- To do
Pick out each line of the rows below that contains the string "Render", matching case exactly.

--- START Materials provided ---

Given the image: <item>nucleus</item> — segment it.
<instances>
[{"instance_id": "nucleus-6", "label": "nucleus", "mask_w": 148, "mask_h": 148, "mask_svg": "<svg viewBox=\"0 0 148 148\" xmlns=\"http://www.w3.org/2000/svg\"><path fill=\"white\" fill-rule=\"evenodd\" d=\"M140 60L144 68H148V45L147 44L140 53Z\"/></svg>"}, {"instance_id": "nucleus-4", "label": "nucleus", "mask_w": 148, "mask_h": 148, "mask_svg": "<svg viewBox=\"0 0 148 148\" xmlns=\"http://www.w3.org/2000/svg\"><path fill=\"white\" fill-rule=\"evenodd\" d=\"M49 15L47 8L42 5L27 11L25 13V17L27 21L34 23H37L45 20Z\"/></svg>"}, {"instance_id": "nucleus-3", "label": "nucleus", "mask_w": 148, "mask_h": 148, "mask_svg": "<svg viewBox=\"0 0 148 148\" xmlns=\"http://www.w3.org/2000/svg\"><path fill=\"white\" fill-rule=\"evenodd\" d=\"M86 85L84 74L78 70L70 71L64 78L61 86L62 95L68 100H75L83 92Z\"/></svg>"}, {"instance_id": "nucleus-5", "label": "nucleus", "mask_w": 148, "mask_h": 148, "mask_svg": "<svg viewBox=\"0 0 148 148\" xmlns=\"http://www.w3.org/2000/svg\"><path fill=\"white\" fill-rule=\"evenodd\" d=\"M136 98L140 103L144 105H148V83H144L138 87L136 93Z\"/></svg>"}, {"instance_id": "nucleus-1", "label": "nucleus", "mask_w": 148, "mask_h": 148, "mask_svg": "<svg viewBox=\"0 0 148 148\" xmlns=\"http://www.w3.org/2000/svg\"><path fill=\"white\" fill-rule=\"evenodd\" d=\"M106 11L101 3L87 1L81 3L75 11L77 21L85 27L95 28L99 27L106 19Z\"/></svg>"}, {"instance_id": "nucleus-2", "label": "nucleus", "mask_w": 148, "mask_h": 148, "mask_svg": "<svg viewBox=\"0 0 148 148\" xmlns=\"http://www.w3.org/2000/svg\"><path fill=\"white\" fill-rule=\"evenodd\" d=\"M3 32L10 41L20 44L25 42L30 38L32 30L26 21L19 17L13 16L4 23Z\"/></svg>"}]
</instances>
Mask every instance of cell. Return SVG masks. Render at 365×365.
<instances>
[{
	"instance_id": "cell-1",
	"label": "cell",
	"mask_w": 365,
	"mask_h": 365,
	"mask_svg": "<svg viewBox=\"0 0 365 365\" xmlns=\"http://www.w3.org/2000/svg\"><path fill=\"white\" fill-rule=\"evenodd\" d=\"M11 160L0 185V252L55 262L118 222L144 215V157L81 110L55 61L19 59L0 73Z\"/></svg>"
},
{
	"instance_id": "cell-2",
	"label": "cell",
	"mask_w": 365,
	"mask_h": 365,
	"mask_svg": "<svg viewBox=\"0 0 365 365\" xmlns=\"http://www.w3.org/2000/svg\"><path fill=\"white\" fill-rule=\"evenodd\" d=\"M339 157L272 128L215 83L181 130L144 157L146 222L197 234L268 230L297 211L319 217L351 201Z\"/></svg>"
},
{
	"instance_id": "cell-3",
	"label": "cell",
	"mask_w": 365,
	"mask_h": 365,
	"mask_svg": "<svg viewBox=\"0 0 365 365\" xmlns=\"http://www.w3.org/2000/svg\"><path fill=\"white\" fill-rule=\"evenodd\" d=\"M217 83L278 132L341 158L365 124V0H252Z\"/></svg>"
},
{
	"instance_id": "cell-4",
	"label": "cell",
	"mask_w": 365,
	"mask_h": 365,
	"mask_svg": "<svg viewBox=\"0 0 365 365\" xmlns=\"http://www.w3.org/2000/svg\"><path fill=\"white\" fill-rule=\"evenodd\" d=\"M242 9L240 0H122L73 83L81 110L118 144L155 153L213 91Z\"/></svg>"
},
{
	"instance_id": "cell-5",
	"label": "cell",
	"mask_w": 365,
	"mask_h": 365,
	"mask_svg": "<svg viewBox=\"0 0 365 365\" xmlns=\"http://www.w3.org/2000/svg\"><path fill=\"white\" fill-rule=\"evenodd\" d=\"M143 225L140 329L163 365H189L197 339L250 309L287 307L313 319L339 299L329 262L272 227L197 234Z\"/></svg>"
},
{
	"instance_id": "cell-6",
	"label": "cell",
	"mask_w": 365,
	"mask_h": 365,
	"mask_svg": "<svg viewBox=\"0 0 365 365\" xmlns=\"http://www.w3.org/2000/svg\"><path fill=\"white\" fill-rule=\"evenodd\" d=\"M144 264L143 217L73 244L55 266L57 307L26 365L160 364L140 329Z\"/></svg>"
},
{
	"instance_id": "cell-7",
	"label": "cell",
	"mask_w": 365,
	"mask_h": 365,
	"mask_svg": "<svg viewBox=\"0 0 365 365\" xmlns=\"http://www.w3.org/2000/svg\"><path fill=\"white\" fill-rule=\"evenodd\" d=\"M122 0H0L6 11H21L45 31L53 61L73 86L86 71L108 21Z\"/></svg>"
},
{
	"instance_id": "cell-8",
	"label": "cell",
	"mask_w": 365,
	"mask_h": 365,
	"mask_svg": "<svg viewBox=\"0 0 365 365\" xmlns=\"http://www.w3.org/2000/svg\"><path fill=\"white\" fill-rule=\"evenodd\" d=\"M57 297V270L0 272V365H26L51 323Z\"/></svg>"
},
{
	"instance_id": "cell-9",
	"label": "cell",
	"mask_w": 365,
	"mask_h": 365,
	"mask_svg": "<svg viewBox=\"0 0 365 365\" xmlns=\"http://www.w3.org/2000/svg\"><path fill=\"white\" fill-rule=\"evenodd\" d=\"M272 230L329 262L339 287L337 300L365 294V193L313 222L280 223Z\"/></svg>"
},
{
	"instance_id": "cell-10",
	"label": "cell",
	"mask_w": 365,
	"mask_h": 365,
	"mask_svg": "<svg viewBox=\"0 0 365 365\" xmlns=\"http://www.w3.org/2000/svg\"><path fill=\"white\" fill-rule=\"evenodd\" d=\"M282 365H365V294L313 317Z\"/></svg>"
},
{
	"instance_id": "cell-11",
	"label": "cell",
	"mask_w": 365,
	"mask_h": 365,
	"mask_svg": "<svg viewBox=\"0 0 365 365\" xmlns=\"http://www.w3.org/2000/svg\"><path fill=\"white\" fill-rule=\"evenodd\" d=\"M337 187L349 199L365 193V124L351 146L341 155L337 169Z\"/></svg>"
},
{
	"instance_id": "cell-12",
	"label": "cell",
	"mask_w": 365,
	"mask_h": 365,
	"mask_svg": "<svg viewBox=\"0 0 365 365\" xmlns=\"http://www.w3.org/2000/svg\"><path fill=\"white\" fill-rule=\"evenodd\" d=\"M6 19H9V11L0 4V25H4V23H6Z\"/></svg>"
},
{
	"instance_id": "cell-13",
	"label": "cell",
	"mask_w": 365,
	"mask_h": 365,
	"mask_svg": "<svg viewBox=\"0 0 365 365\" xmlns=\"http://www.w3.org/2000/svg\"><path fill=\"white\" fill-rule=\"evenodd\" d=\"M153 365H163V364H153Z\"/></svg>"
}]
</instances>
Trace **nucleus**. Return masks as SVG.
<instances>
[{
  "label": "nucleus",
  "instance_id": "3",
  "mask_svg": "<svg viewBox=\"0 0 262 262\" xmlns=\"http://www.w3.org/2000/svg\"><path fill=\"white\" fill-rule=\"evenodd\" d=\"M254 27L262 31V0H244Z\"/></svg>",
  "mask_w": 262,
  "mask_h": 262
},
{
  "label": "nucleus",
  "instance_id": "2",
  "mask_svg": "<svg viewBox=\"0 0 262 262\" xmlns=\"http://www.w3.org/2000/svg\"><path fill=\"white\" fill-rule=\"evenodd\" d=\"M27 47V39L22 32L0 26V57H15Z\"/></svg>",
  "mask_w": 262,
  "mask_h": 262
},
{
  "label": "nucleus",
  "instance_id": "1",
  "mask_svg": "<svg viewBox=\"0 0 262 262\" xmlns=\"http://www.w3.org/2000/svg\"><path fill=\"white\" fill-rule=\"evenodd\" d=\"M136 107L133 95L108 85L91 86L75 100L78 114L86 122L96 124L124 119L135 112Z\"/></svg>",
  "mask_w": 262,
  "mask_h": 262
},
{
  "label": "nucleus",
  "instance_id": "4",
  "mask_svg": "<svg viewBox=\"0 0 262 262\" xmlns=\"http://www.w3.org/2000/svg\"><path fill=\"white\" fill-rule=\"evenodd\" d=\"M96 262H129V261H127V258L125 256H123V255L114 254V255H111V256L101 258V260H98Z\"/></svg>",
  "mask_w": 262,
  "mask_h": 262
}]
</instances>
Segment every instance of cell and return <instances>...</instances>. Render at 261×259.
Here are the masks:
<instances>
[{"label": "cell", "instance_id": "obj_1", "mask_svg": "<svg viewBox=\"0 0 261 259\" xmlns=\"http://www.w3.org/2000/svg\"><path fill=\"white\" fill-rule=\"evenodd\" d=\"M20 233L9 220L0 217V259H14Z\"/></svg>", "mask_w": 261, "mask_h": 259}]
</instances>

--- END Materials provided ---

- Solution below
Mask every instance of cell. Return SVG masks. Render at 365×365.
Segment every instance of cell and return <instances>...</instances>. Render at 261×259.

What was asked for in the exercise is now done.